Former Commonwealth boxing champion, Obisia Nwakpa, is convinced that professional boxing in Nigeria is on the rise. His conviction is founded on recent developments on the circuit.

“The involvement of GOtv, through GOtv Boxing Night, can only have two outcomes: Better boxing and better boxers,” he said.

Nwakpa should know. His active days coincided with the most productive era of Nigerian boxing. However, he senses that something bigger is in the offing. “Professional sports men, not just boxers, are motivated by financial rewards. GOtv Boxing Night has ensured better purses for boxers and comes with an additional N1million for the best boxer. This is the best we have seen in this country,” he said.

The claim made by Nwakpa, popularly known as “Golden Gloves”, is not one the current crop of boxers or administrators will dispute. Since the third edition of GOtv Boxing Night, a crop of millionaire boxers have been raised in the country.

At GOtv Boxing Night 3, the winner of the N1million cash prize for the best boxer was Olaide “Fijaborn” Fijabi, incumbent national light welterweight champion, after being adjudged top performer by journalists in attendance. Three editions later, he won again. Fijabi said he spent part of the money on buying boxing kits and equipment for himself.

Oto “Joe Boy” Joseph, national lightweight champion, has won more than Fijabi, having picked up the prize thrice at GOtv Boxing Night 4, 7 and 9.

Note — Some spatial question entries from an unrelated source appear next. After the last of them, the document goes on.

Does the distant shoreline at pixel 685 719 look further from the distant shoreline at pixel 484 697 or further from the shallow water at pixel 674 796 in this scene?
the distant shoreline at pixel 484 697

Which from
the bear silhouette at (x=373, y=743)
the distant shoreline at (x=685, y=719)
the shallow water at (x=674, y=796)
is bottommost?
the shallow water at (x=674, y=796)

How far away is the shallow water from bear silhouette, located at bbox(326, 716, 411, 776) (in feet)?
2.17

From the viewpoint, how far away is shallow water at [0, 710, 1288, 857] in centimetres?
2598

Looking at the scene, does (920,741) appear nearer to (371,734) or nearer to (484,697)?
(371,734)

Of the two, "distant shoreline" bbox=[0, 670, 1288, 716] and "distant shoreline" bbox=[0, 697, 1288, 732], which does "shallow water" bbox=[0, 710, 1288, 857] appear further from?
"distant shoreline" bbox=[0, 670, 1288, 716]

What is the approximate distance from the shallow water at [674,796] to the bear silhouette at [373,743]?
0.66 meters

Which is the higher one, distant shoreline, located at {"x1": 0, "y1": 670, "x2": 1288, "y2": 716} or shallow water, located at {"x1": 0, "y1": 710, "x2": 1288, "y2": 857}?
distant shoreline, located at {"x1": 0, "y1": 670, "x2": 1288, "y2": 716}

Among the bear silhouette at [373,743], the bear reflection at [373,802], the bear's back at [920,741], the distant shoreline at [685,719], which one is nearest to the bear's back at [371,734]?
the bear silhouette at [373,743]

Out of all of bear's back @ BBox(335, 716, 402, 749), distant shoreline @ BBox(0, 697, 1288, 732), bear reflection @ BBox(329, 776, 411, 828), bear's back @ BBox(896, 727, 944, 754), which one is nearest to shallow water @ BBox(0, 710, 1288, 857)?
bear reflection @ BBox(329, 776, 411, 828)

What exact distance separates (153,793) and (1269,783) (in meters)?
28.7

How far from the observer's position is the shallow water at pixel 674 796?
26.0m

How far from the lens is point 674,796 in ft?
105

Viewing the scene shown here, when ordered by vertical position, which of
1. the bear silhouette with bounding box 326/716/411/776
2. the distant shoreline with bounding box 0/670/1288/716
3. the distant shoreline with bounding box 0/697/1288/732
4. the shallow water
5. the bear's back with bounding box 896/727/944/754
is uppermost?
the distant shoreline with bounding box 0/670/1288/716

Stanley “Edo Boy” Eribo, national welterweight champion, won the biggest sum in the country’s boxing history. Eribo won N1.5million at the special edition of the event held on 26 December, 2016.

Waidi “Skoro” Usman, national and West African featherweight champion, also won N1million at GOtv Boxing Night 9.

For Skoro, the money was like a downpour in the desert. He said he spent part of the money on boxing kits and invested the rest in a business venture.

“What I think they are doing for us is to ensure that we don’t suffer when we quit boxing. Those before us did not have luck of winning such an amount. I could not have saved one million naira to start a business that I had always wanted to do,” he said.

Edo Boy, the Benin-based welterweight champion, is of similar persuasion. “In Ghana, where I lived before I returned home, I never got anything close to that. The money I won assisted me in taking care of my immediate needs and assured me that there is a future for me in the sport,” he explained.

Joe Boy, the three-time winner, said he doubted that the promise of N1million could be fulfilled by the sponsors when they announced it.

“In Nigeria, promises are broken without consequences, so I told myself that N1million for a locally-based boxer was never going to happen,” he said.

Fijabi’s receipt of the cheque for his first win banished his doubt.

“When Fijabi won and was given his cheque, I knew the sponsors were genuine. I have won three times and I hope and pray to win again because the money won has helped boost the businesses I run. This kind of money can help boxers set themselves up for when they will retire,” he said.